In northern Egypt, scientists recover wastewater from the city of Ismailia and use it to fertilize trees. In just 15 years, a 200 hectare forest has grown in the desert.
Huge potential for drylands worldwide
Egypt is one of the driest countries in the world: the desert covers 97% of its area. Lack of water and soil fertility are a real threat for its 82 million inhabitants. And almost all of them live in the Nile Valley – the only cultivable area.
The best way of curbing desertification is growing trees, which offer a natural barrier against sandstorms.
But in order to grow in the desert, a single tree needs 10 liters of water per day. So how do you grow a forest? A team of scientists found the solution: use wastewater.
Wastewater as a natural fertilizer
The water is partially treated: it is freed of organic residues and pollutants but still contains phosphate and nitrogen. A combination that is found in commercial fertilizers! Although the water is unfit for human consumption, it is a perfect fertilizer for plants.
The initiative dates back to the 1990s during which the Egyptian government launched an extensive reforestation plan to rehabilitate the country’s driest areas.

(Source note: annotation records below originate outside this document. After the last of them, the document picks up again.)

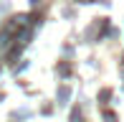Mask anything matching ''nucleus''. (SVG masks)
Returning <instances> with one entry per match:
<instances>
[{
	"label": "nucleus",
	"mask_w": 124,
	"mask_h": 122,
	"mask_svg": "<svg viewBox=\"0 0 124 122\" xmlns=\"http://www.w3.org/2000/svg\"><path fill=\"white\" fill-rule=\"evenodd\" d=\"M56 97H58V104H66V102H69V97H71V89H69V87H61Z\"/></svg>",
	"instance_id": "obj_1"
},
{
	"label": "nucleus",
	"mask_w": 124,
	"mask_h": 122,
	"mask_svg": "<svg viewBox=\"0 0 124 122\" xmlns=\"http://www.w3.org/2000/svg\"><path fill=\"white\" fill-rule=\"evenodd\" d=\"M69 71H71L69 64H61V66H58V74H61V76H69Z\"/></svg>",
	"instance_id": "obj_2"
},
{
	"label": "nucleus",
	"mask_w": 124,
	"mask_h": 122,
	"mask_svg": "<svg viewBox=\"0 0 124 122\" xmlns=\"http://www.w3.org/2000/svg\"><path fill=\"white\" fill-rule=\"evenodd\" d=\"M28 114H31V112H28V109H20V112H15V114H13V117H15V120H18V117H20V120H23V117H28Z\"/></svg>",
	"instance_id": "obj_3"
},
{
	"label": "nucleus",
	"mask_w": 124,
	"mask_h": 122,
	"mask_svg": "<svg viewBox=\"0 0 124 122\" xmlns=\"http://www.w3.org/2000/svg\"><path fill=\"white\" fill-rule=\"evenodd\" d=\"M104 120H106V122H116V117H114L111 112H106V114H104Z\"/></svg>",
	"instance_id": "obj_4"
}]
</instances>
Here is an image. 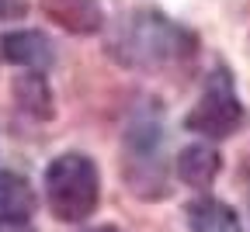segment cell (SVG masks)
Returning a JSON list of instances; mask_svg holds the SVG:
<instances>
[{
    "label": "cell",
    "mask_w": 250,
    "mask_h": 232,
    "mask_svg": "<svg viewBox=\"0 0 250 232\" xmlns=\"http://www.w3.org/2000/svg\"><path fill=\"white\" fill-rule=\"evenodd\" d=\"M111 52L115 59L136 70H167V66H177L188 56H195V35L167 21L164 14L139 11L115 28Z\"/></svg>",
    "instance_id": "1"
},
{
    "label": "cell",
    "mask_w": 250,
    "mask_h": 232,
    "mask_svg": "<svg viewBox=\"0 0 250 232\" xmlns=\"http://www.w3.org/2000/svg\"><path fill=\"white\" fill-rule=\"evenodd\" d=\"M98 167L90 156L62 153L45 170V194L49 208L59 222H80L98 208Z\"/></svg>",
    "instance_id": "2"
},
{
    "label": "cell",
    "mask_w": 250,
    "mask_h": 232,
    "mask_svg": "<svg viewBox=\"0 0 250 232\" xmlns=\"http://www.w3.org/2000/svg\"><path fill=\"white\" fill-rule=\"evenodd\" d=\"M240 121H243V104L233 90L229 73L219 70V73L208 77L198 104L184 118V128L195 132V135H205V139H226L240 128Z\"/></svg>",
    "instance_id": "3"
},
{
    "label": "cell",
    "mask_w": 250,
    "mask_h": 232,
    "mask_svg": "<svg viewBox=\"0 0 250 232\" xmlns=\"http://www.w3.org/2000/svg\"><path fill=\"white\" fill-rule=\"evenodd\" d=\"M0 52H4L7 62L24 66V70H45L52 62V45L39 31H11L0 42Z\"/></svg>",
    "instance_id": "4"
},
{
    "label": "cell",
    "mask_w": 250,
    "mask_h": 232,
    "mask_svg": "<svg viewBox=\"0 0 250 232\" xmlns=\"http://www.w3.org/2000/svg\"><path fill=\"white\" fill-rule=\"evenodd\" d=\"M31 212H35V194H31L28 180L0 170V225H18Z\"/></svg>",
    "instance_id": "5"
},
{
    "label": "cell",
    "mask_w": 250,
    "mask_h": 232,
    "mask_svg": "<svg viewBox=\"0 0 250 232\" xmlns=\"http://www.w3.org/2000/svg\"><path fill=\"white\" fill-rule=\"evenodd\" d=\"M223 167L215 149L208 146H188L181 156H177V177L188 184V187H208Z\"/></svg>",
    "instance_id": "6"
},
{
    "label": "cell",
    "mask_w": 250,
    "mask_h": 232,
    "mask_svg": "<svg viewBox=\"0 0 250 232\" xmlns=\"http://www.w3.org/2000/svg\"><path fill=\"white\" fill-rule=\"evenodd\" d=\"M188 225H191V232H243L236 212L223 201H212V197L188 208Z\"/></svg>",
    "instance_id": "7"
},
{
    "label": "cell",
    "mask_w": 250,
    "mask_h": 232,
    "mask_svg": "<svg viewBox=\"0 0 250 232\" xmlns=\"http://www.w3.org/2000/svg\"><path fill=\"white\" fill-rule=\"evenodd\" d=\"M28 11V0H0V21H18Z\"/></svg>",
    "instance_id": "8"
},
{
    "label": "cell",
    "mask_w": 250,
    "mask_h": 232,
    "mask_svg": "<svg viewBox=\"0 0 250 232\" xmlns=\"http://www.w3.org/2000/svg\"><path fill=\"white\" fill-rule=\"evenodd\" d=\"M90 232H118L115 225H101V229H90Z\"/></svg>",
    "instance_id": "9"
},
{
    "label": "cell",
    "mask_w": 250,
    "mask_h": 232,
    "mask_svg": "<svg viewBox=\"0 0 250 232\" xmlns=\"http://www.w3.org/2000/svg\"><path fill=\"white\" fill-rule=\"evenodd\" d=\"M0 232H11V225H0Z\"/></svg>",
    "instance_id": "10"
}]
</instances>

Many different species of trees have been planted in the area around Ismailia. With good sunlight and the wastewater fertilizer, they grow four times faster than they do in European forests. Over a period of 15 years, they have already almost reached their maximum size – it takes over 60 years in France! So much so that the “Serapium” forest now covers more than 200 hectares.
Hope for drylands
The system has three major advantages. Firstly, making use of wastewater helps preserve natural water resources in a country with significant supply problems for its population. Secondly, the initiative has helped create local jobs: 18 foresters look after the trees. And finally, the forest provides a source of income: the sale of wood from the mahogany and eucalyptus trees are helping to boost the region’s economy.
This irrigation system has huge potential for the world’s arid areas because it is able to address the issue of agricultural production in infertile areas. In Egypt alone, 650,000 hectares of desert could become forest thanks to this system.